[Spatial reasoning dataset excerpts]

....

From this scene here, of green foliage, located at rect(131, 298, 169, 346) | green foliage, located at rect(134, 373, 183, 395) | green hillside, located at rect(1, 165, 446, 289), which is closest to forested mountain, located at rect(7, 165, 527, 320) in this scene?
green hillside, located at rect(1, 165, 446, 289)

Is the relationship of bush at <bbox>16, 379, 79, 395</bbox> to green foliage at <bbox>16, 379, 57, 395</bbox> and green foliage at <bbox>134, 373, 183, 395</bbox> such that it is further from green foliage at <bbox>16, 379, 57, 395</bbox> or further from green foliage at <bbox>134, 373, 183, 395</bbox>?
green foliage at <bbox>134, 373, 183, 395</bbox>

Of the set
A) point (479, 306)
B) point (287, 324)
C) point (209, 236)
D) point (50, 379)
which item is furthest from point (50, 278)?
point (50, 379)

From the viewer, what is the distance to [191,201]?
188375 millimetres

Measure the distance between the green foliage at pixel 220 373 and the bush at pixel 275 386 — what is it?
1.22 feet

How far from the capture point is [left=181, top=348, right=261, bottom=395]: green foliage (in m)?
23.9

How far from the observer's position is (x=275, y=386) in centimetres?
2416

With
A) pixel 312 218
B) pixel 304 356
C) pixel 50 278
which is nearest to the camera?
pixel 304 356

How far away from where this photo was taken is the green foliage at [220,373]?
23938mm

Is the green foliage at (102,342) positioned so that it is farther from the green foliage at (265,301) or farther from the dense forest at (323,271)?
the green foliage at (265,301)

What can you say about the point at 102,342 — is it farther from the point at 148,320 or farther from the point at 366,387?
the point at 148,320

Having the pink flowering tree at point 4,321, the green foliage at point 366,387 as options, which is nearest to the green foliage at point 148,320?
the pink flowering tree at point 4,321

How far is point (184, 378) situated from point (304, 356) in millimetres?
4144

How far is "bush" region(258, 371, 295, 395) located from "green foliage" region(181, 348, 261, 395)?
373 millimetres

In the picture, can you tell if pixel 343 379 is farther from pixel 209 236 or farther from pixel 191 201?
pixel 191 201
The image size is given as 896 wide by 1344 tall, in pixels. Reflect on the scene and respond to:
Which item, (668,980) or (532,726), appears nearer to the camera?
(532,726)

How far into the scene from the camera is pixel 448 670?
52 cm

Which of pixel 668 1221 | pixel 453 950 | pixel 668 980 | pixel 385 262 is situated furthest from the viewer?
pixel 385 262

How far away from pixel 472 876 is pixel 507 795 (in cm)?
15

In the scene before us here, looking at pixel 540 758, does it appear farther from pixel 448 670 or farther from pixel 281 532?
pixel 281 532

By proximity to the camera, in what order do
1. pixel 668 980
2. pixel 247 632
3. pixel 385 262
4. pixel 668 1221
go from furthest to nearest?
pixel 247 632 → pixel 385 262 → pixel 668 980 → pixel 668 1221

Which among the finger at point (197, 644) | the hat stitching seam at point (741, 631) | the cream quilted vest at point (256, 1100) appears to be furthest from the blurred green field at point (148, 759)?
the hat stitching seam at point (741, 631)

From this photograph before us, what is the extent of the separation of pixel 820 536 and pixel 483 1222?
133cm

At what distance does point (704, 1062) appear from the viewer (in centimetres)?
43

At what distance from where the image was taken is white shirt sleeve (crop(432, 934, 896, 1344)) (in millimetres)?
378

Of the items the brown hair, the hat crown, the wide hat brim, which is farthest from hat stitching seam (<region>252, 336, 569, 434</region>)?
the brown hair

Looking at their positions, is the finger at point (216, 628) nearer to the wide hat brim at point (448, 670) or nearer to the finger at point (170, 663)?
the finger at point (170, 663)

....

> [EXERCISE GOAL]: Copy out the rows between the line holding "Looking at their" and the end of the rows, inclusive, keeping every character unchanged.

> [WRITTEN SOLUTION]:
Looking at their positions, is the finger at point (216, 628) nearer to the wide hat brim at point (448, 670) or nearer to the finger at point (170, 663)?
the finger at point (170, 663)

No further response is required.